A interligação entre as “duas culturas” poderá ser concretizada, recorrendo à Literatura, pois a disciplina de Português é comum a todos os estudantes.

A utilização e análise de textos literários com conteúdo científico ou apenas com termos próprios das áreas das ciências são os meios que propomos e utilizaremos para entrosar contextos e linguagens literárias e científicas.

Ao construir-se um texto literário com conteúdo científico não se está a inovar, apenas se está a comunicar ciência de uma forma diferente, mas com um conteúdo válido e coerente, valorizando as dimensões ética, social, económica, política e cultural. É importante também fazer sentir que a ciência não é propriedade exclusiva dos cientistas, nem de quem a ensina.

Os textos retirados de obras literárias deverão conter situações que conduzirão à formulação de problemas pelos alunos, sob orientação do professor. É importante esta fase da formulação do problema, dado que, desde logo, compromete o aluno na tentativa de arranjar mecanismos para a sua resolução, nomeadamente através da formulação de questões, desenvolvendo a aprendizagem de conceitos e/ou consolidação dos mesmos.

1.3-            Papel da Literatura na divulgação e ensino da Ciência versus Papel da Ciência na divulgação e ensino da Literatura

Segundo Wellek & Warren “A linguagem é o material da literatura” e, assim sendo, é necessário recorrer a um esforço de comunicação. Ao nosso estudo importa aqui referir dois tipos de linguagem: a linguagem da literatura e a linguagem da ciência. Em que é que se distinguem? “A linguagem científica ideal é puramente «denotativa»” (Wellek & Warren, s.d.: pp 24), isto é, está muito próxima do seu sentido literal. Contrariamente, a linguagem literária, com todos os ornatos que a caracterizam esteticamente, não é tão precisa, estando eivada de ambiguidades, sendo “uma linguagem altamente «conotativa». Acresce que a linguagem literária está longe de ser apenas referencial: tem o seu lado expressivo, comunica o tom e a atitude do orador ou do escritor” (Wellek & Warren, s.d.: pp 24).

As “diferenças relativamente à linguagem científica podem ser levadas a cabo em diverso grau por várias obras da arte literária. (…) Existem poemas filosóficos e didáticos e romances de tese que se aproximam, pelo menos ocasionalmente, do emprego científico da linguagem” (Wellek & Warren, s.d.: pp 25).

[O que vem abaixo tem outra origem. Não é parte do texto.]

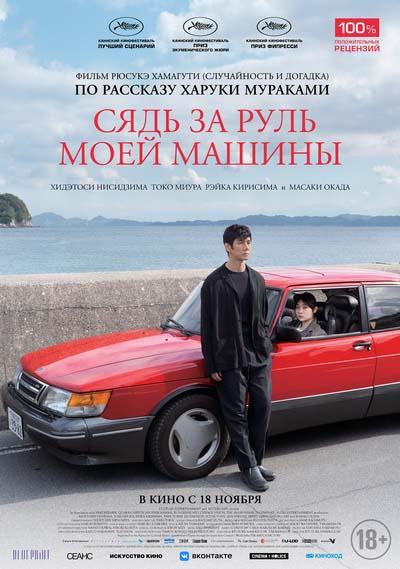 Сядь за руль моей машины (2021) постер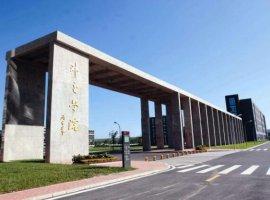 2019年中国最受外国领袖青睐的大学排名(65所高校)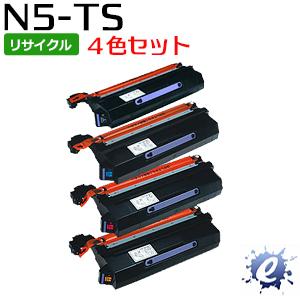 【現物再生品】【4色セット】【リサイクルトナー】 N5-TSK N5-TSC N5-TSM N5-TSY トナーセット カシオ用 ※空カートリッジを先に回収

É lugar-comum referirem-se à literatura como sendo uma das facetas da arte com utilidade prática que se reduz ao aspeto exclusivamente recreativo. A nosso ver, a literatura, com todo o seu poder comunicativo relata a vida no sentido amplo, isto é, a faceta humana e a faceta do mundo material. Dito de outro modo, a literatura com as suas múltiplas formas de comunicar descreve o universo.

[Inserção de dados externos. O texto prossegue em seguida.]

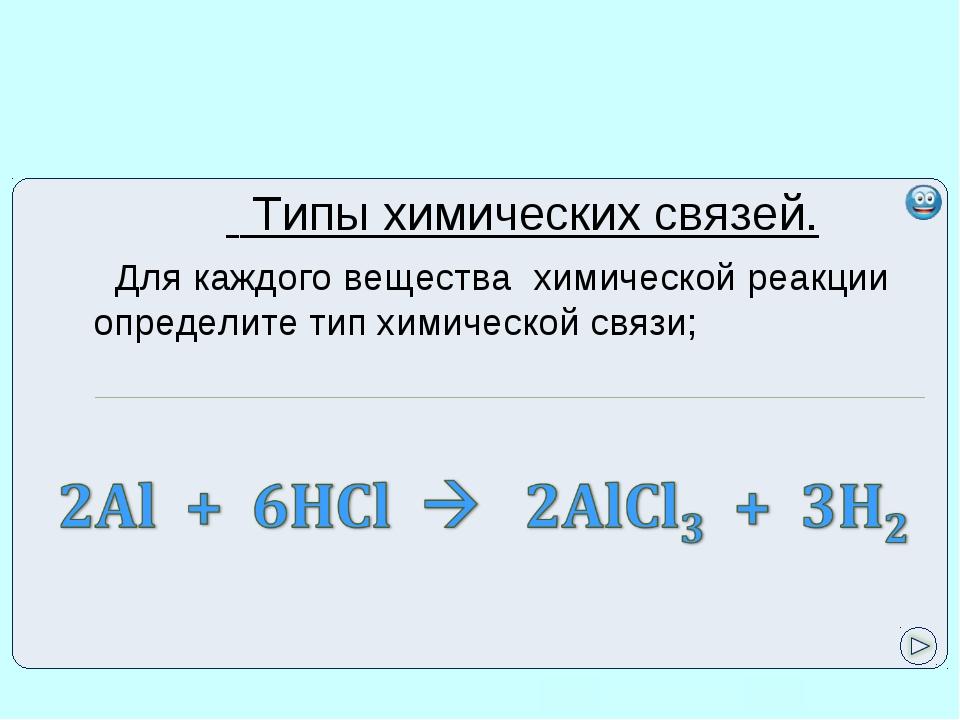 Типы химических связей. Для каждого вещества химической реакции определите т...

Um texto literário contém dinamismo e criatividade. O ato de interpretar um texto literário exige perícia na sua leitura, pois só assim o leitor consegue apropriar-se do seu conteúdo. Claro que, nesta tarefa de interpretação, não podemos esquecer que podem surgir tantas leituras como o número de leitores, resultado da sensibilidade, destreza literária e grau de cultura do interveniente. “Ciência e literatura, apesar de terem linguagens específicas e métodos próprios, podem ficar valorizadas quando postas em interação, proporcionando diferentes leituras e novas perspectivas de análise”. (Galvão, 2006: pp. 34).

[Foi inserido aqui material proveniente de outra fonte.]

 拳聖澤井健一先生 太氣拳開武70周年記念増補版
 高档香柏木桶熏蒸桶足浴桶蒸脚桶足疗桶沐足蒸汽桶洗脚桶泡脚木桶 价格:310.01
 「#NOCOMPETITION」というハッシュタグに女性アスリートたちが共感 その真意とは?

Como escolher, então, um texto literário que possamos aplicar em contexto de educação em ciência? A escolha dos textos está condicionada ao tipo de mensagem que se quer evidenciar. “O emissor (autor) é responsável pela enunciação de uma mensagem (literária) endereçada a um recetor (leitor), cujas competências (verbais, linguísticas) condicionam todo o processo, ou melhor, condicionam o sucesso ou fracasso do processo” (Lopes, s.d.: pp. 7).

O sucesso na apropriação de um contexto de aprendizagem e dos conteúdos que se pretendem abordar depende do modo como é apresentado o próprio contexto. Assim, por exemplo, a poesia pode ser encarada como uma forma de conhecimento. “A concepção de que a poesia é prazer (análoga a qualquer outro prazer) opõe-se à de que poesia é instrução (análoga à de qualquer outro compêndio)”. (Wellek & Warren, s.d.: pp. 32)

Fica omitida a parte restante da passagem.